It is preferable to conduct long-term care planning well in advance of needing care. However, if you haven’t planned ahead, there are some strategies available to avoid spending all your assets. Three so-called “half a loaf” approaches allow a Medicaid applicant to give away some assets while still qualifying for Medicaid.
In order to be eligible for Medicaid benefits a nursing home resident may have no more than $2,000 in “countable” assets (the figure may be somewhat higher in some states) in addition to the home, and the resident cannot have recently transferred assets. (A spouse living at home may keep more.)
Congress has imposed a penalty on people who transfer assets without receiving fair value in return. This penalty is a period of time during which the person transferring the assets will be ineligible for Medicaid. The penalty period does not begin until the person making the transfer has (1) moved to a nursing home, (2) spent down to the asset limit for Medicaid eligibility, (3) applied for Medicaid coverage, and (4) been approved for coverage but for the transfer.
If a Medicaid applicant has excess assets, he or she must spend down those assets in order to qualify for Medicaid.

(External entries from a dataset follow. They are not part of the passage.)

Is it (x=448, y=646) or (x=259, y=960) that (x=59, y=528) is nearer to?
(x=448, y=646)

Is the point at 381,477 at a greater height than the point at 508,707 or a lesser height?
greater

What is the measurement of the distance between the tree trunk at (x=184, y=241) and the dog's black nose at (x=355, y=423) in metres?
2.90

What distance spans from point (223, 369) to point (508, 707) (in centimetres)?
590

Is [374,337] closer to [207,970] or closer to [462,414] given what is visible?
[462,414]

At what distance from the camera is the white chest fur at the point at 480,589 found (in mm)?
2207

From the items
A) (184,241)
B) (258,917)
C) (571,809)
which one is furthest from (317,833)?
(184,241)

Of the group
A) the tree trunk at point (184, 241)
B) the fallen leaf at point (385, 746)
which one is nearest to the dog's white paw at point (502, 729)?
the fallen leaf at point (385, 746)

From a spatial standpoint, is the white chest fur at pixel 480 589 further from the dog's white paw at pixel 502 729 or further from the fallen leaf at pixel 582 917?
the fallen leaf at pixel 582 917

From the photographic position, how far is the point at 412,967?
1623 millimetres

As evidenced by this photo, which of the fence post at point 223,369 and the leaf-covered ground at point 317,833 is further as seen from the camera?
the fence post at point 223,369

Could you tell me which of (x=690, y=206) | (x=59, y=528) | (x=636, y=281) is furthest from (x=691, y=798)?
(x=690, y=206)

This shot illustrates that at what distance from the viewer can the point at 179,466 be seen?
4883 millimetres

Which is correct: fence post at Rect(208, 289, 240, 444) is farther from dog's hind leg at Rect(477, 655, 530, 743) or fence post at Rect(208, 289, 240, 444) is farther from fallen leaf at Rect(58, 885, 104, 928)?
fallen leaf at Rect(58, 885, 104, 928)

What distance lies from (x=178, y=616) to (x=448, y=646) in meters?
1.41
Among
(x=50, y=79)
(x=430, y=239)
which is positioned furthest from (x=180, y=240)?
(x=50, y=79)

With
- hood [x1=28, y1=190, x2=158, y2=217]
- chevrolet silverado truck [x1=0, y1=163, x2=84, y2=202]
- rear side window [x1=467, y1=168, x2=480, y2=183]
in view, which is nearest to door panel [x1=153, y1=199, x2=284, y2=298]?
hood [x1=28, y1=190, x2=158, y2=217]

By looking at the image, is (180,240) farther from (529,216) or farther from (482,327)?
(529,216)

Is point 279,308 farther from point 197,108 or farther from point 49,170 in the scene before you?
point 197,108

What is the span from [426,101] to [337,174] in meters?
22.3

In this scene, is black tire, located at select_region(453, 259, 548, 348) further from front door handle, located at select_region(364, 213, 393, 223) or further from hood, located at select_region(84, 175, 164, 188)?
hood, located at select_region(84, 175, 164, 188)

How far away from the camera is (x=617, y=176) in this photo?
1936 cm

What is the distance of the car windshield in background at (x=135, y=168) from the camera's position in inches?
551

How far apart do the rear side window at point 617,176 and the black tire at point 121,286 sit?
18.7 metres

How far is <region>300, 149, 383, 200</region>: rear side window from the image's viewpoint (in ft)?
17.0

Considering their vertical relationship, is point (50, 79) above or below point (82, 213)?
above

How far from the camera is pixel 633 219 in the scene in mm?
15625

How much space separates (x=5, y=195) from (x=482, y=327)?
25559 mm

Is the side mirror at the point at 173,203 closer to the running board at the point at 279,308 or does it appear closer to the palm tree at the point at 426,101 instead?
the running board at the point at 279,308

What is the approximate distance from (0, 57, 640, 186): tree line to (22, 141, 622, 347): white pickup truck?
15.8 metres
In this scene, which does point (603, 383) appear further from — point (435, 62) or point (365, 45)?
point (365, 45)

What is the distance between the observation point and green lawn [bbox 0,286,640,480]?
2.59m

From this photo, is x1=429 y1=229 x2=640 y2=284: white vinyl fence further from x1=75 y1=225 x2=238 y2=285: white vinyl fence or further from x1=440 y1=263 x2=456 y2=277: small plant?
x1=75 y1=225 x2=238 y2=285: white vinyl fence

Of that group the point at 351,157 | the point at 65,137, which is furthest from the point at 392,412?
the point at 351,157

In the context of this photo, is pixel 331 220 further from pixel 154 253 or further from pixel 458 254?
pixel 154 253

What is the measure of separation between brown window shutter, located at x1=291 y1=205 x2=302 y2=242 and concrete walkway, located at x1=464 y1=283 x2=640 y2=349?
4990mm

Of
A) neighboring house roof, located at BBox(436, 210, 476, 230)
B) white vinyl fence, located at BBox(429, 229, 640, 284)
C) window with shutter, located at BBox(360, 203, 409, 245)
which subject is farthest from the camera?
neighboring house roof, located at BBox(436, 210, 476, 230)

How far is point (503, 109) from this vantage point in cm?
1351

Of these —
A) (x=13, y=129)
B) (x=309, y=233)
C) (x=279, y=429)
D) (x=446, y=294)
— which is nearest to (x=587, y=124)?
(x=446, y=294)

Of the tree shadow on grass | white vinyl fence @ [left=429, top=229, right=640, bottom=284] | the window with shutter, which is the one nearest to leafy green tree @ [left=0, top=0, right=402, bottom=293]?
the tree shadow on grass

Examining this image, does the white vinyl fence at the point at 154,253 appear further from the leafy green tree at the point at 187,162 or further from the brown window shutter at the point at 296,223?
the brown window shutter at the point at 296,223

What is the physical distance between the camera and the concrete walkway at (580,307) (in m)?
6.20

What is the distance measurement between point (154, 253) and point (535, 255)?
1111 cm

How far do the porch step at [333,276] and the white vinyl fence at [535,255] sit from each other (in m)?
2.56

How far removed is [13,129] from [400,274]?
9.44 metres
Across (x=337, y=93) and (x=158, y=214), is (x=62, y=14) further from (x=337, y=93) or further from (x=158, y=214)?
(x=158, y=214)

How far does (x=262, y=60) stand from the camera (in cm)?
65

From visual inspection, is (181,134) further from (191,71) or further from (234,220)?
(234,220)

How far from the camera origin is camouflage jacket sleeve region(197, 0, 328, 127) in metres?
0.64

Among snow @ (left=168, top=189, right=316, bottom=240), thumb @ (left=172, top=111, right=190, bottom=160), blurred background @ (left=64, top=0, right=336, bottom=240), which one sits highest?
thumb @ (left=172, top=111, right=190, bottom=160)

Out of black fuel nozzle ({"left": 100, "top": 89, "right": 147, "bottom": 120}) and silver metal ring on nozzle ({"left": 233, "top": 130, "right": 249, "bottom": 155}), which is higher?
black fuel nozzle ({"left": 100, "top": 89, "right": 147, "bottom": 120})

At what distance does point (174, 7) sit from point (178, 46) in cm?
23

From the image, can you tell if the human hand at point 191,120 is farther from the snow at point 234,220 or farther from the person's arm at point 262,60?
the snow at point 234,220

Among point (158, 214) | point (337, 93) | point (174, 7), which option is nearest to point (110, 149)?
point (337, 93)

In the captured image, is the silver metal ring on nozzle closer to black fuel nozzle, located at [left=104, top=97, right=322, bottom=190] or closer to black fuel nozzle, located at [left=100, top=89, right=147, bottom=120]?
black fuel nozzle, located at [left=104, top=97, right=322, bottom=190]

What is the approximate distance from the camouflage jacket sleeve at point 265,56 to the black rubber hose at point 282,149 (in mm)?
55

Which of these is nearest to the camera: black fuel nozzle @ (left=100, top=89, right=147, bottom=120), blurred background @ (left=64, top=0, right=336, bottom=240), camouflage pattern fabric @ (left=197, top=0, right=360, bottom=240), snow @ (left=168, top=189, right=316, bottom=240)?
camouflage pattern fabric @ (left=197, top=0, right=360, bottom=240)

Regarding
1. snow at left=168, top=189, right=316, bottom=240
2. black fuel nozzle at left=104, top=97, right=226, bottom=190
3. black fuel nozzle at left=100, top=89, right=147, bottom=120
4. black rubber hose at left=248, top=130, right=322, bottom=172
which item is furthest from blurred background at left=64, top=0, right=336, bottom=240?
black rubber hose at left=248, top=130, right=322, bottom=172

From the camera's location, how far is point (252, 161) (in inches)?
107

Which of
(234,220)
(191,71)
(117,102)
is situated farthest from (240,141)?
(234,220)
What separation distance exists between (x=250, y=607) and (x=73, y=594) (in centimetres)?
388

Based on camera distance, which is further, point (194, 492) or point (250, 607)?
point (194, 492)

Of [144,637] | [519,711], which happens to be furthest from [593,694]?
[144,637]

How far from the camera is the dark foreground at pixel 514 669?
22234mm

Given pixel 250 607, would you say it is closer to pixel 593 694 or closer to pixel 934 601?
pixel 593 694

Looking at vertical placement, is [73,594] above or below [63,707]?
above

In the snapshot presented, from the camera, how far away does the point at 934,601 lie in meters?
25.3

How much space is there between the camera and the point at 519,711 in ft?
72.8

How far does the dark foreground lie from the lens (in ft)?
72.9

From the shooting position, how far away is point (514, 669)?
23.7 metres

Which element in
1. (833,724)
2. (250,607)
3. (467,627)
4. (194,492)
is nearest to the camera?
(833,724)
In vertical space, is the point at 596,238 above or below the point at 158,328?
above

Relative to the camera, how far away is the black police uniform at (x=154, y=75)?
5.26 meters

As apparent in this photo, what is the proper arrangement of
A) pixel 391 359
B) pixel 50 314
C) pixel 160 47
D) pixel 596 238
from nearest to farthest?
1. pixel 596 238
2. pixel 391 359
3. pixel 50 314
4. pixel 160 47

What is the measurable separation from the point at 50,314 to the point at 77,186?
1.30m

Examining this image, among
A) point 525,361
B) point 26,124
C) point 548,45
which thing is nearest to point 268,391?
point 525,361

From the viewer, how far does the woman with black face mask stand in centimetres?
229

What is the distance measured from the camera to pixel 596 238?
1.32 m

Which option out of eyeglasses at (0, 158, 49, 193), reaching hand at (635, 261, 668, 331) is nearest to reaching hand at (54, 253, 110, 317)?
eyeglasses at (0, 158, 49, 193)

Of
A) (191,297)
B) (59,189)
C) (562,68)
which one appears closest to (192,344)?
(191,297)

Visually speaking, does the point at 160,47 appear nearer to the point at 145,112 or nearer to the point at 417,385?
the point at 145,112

However, Medicaid applicants who want to preserve some assets have a few options:
The nursing home resident gives half of his or her funds to the resident’s children (or other family members) and lends them the other half under a promissory note that meets certain requirements in the Medicaid law. The resident uses monthly repayments of the loan, along with his or her income, to pay nursing home costs during the penalty period.
The nursing home resident gives half of his or her funds to the resident’s children (or other family members) and uses the remaining assets to buy an immediate annuity. In most states the purchase of an annuity is not considered a transfer that would make the purchaser ineligible for Medicaid. Income from the annuity can be used to help pay for long-term care during the Medicaid penalty period that results from the transfer. In such cases, the annuity is usually short-term, just long enough to cover the penalty period.
These strategies may not work in every state and none of them should be attempted without the help of an attorney.